結局、残っている薬品ではろくな処置もできなかったので、ヒナタもゆずの隣に横になるとあっという間に寝息を立て始めた。
「……みんな疲れてるんだね」
「そうだろうな。ゆずはやたら張り切って、俺の出る幕がほとんどないくらいだったし……でも手持ちの弾薬、撃ち尽くすか?」
呆れたように、猫のように丸くなってカナタに寄り添って眠っているゆずを見る。寝ている時のみ年相応の顔を見せる少女は、テンションが高いまま戦い続け、結果手持ちの弾薬をすべて打ち尽くしていた。

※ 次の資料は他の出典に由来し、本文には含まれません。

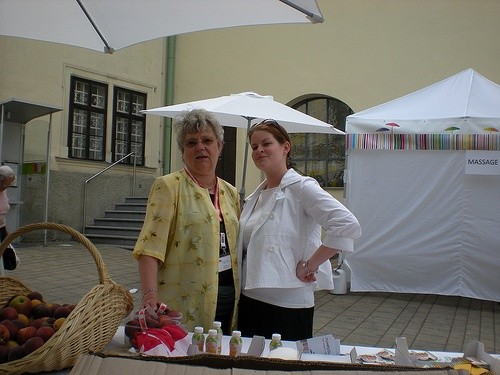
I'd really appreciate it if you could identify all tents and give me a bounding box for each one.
[340,68,500,302]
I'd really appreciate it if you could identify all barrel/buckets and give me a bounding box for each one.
[329,267,347,294]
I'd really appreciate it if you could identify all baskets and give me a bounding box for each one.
[0,222,134,374]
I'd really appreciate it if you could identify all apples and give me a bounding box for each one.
[125,310,180,346]
[0,290,76,365]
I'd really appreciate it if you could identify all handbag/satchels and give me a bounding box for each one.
[3,242,20,270]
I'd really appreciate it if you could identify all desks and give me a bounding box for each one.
[101,326,500,366]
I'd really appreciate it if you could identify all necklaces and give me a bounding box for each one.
[193,176,216,190]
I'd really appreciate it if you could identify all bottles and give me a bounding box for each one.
[228,330,243,357]
[269,334,283,351]
[212,321,223,354]
[205,329,219,354]
[191,326,205,354]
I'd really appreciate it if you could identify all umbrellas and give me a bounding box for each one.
[0,0,324,54]
[140,92,347,209]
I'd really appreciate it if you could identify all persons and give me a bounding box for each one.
[237,121,362,341]
[0,166,16,277]
[133,109,241,335]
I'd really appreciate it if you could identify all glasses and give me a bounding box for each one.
[250,119,286,136]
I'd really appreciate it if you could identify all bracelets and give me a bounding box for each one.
[142,288,158,299]
[303,259,319,275]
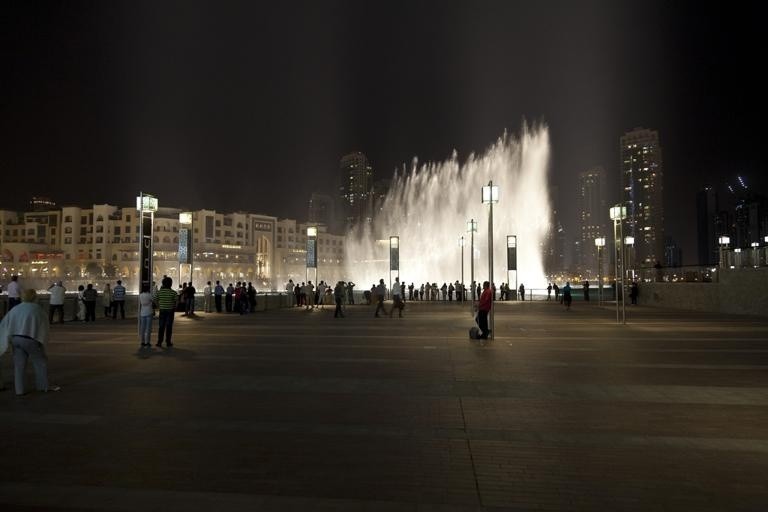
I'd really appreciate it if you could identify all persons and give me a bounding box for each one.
[654,261,664,282]
[2,289,61,397]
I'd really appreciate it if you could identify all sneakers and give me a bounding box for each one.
[140,341,174,349]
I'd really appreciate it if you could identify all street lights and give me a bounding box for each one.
[610,201,629,327]
[594,236,605,307]
[506,234,518,302]
[135,191,159,294]
[177,211,195,289]
[304,226,318,294]
[623,234,635,283]
[389,235,399,301]
[718,234,768,271]
[457,232,464,306]
[481,180,498,343]
[466,218,478,317]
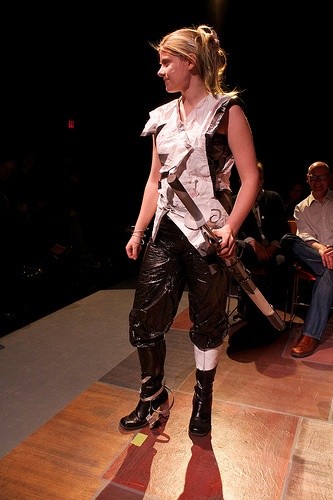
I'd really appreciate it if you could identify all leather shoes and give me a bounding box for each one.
[290,335,319,358]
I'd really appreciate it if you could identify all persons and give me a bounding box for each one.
[121,25,262,435]
[0,155,44,215]
[287,181,307,206]
[232,163,288,323]
[291,161,333,358]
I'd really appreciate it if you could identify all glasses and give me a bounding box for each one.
[1,167,16,177]
[309,175,329,179]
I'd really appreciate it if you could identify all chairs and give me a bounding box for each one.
[287,219,333,334]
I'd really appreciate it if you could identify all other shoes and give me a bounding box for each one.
[0,312,18,323]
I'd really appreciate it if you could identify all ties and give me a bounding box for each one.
[252,202,261,227]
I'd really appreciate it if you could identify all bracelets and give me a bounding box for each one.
[130,226,150,245]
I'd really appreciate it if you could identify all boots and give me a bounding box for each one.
[119,372,169,430]
[189,369,213,436]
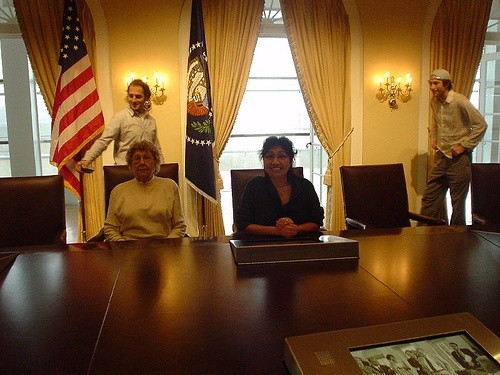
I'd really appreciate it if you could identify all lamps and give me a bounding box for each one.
[124,70,168,106]
[376,70,413,108]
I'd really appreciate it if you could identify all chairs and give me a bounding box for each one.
[471,162,500,225]
[339,162,446,230]
[86,163,192,242]
[231,167,328,233]
[0,175,68,244]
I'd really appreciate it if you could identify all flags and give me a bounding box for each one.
[184,0,218,205]
[50,0,105,199]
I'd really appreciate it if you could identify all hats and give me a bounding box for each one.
[430,68,455,89]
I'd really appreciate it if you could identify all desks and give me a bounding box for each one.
[0,225,500,375]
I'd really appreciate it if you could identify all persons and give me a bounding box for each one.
[406,348,457,375]
[449,342,482,370]
[385,354,413,375]
[356,357,396,375]
[420,69,487,224]
[76,79,164,173]
[236,136,324,238]
[104,140,187,241]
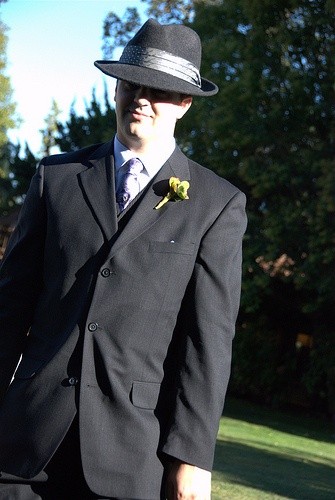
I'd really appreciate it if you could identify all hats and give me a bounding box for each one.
[94,19,219,97]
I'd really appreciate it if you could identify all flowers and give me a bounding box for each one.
[154,176,190,209]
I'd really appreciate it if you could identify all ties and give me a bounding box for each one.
[116,159,143,217]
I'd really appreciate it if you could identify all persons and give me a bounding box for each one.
[1,18,247,500]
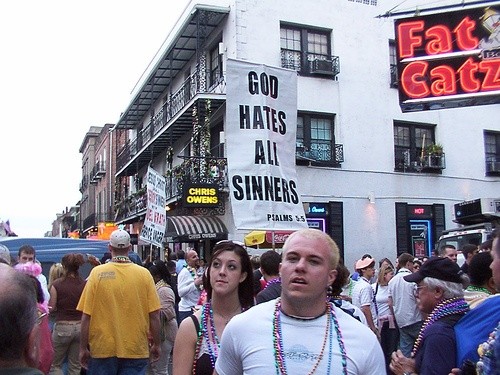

「僕たちはあまり銃は使わないから、予備の弾丸をまわすにしても……ゆずちゃんならあっという間に撃ってしまいそうだね」
ダイゴも苦笑いを浮かべて少女を見ていた。
「補給が必要だな……」
さすがに普段の楽天的な性格は鳴りを潜めて、スバルが唇を噛む。たとえ万全な補給が出来たとしても勝てる気がしない相手だったが……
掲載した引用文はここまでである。